Mas não é só. Canêdo também ressalta a importância de se pensar formas de baratear o acesso lembrando, por exemplo, que a tributação dos serviços de telefonia móvel e banda larga fixa no Brasil está entre as mais altas do mundo. Relatório divulgado pela Agência Nacional de Telecomunicações (Anatel) em fevereiro indica que, apesar de o país registrar uma redução nos preços de cestas de serviços de telecomunicações, a telefonia móvel brasileira está no grupo de 5% de países com maior carga tributária, e a banda larga brasileira tem a maior tarifação registrada pelo ranking da União Internacional de Telecomunicações (UIT). A carga tributária ad valorem média de telecomunicações para o consumidor brasileiro, diz a Anatel, é da ordem de 43,6%. Canêdo ressalta que, por ser de fácil arrecadação e difícil evasão, a tributação de serviços de utilities como telecomunicações e energia elétrica são parte importante da arrecadação dos estados – e, por isso, difícil de ser revisada. “Embora faça todo sentido diminuir imposto sobre esses serviços, esbarra-se na questão fiscal. Especialmente em estados cuja economia é menos dinâmica, depende-se muito dessa arrecadação”, afirma. 

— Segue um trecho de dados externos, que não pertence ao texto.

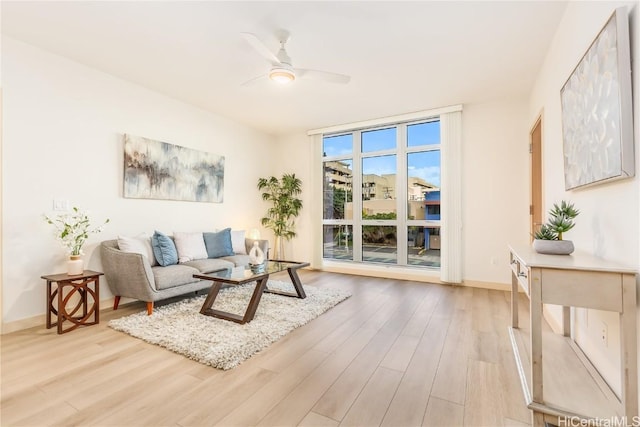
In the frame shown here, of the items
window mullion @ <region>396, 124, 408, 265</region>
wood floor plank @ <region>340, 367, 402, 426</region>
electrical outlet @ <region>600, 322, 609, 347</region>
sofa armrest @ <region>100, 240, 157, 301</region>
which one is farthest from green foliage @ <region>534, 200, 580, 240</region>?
sofa armrest @ <region>100, 240, 157, 301</region>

Principais mercados de telefonia móvel e banda larga fixa – carga tributária respectiva (em 2019)

 

Carga tributária em serviços de telecomunicaões nos estados brasileiros
Estados selecionados, entre maior e menor carga observada em 2020


Fonte: Anatel.

Esse esforço, defende Canêdo, também deveria se estender à revisão da tributação sobre equipamentos, tanto os voltados aos consumidores finais, como computadores e smartphones, quanto aqueles necessários à construção de redes por parte das empresas. “Não podemos, em nome de desenvolver a indústria nacional, comprometer o acesso à internet de alta velocidade”, diz, destacando em especial as potencialidades a serem exploradas com a massificação do 5G 0 da internet das coisas à inteligência artificial, realidade aumentada, nuvem e robótica. “Sem eliminar barreiras para o desenvolvimento desse mercado, reduz-se o potencial de ganhos de produtividade trazido por tecnologias novas. Ou seja, quanto menos gente tem acesso, menor o ganho.”

Canêdo considera que trabalhar por melhorias nesses campos é a forma mais virtuosa de se ampliar mercado e combater a desigualdade gerada pela exclusão digital. “Barateando o acesso, ajudaremos a que  pessoas de baixa renda acessem esses serviços. Claro que ainda haverá uma parcela da população que precisará de ajuda, de políticas públicas, mas dessa forma reduziríamos a lacuna a ser coberta – e, consequentemente, o investimento público dedicado a ela.”

 


As opiniões expressas neste artigo são de responsabilidade exclusiva do autor, não refletindo necessariamente a opinião institucional da FGV.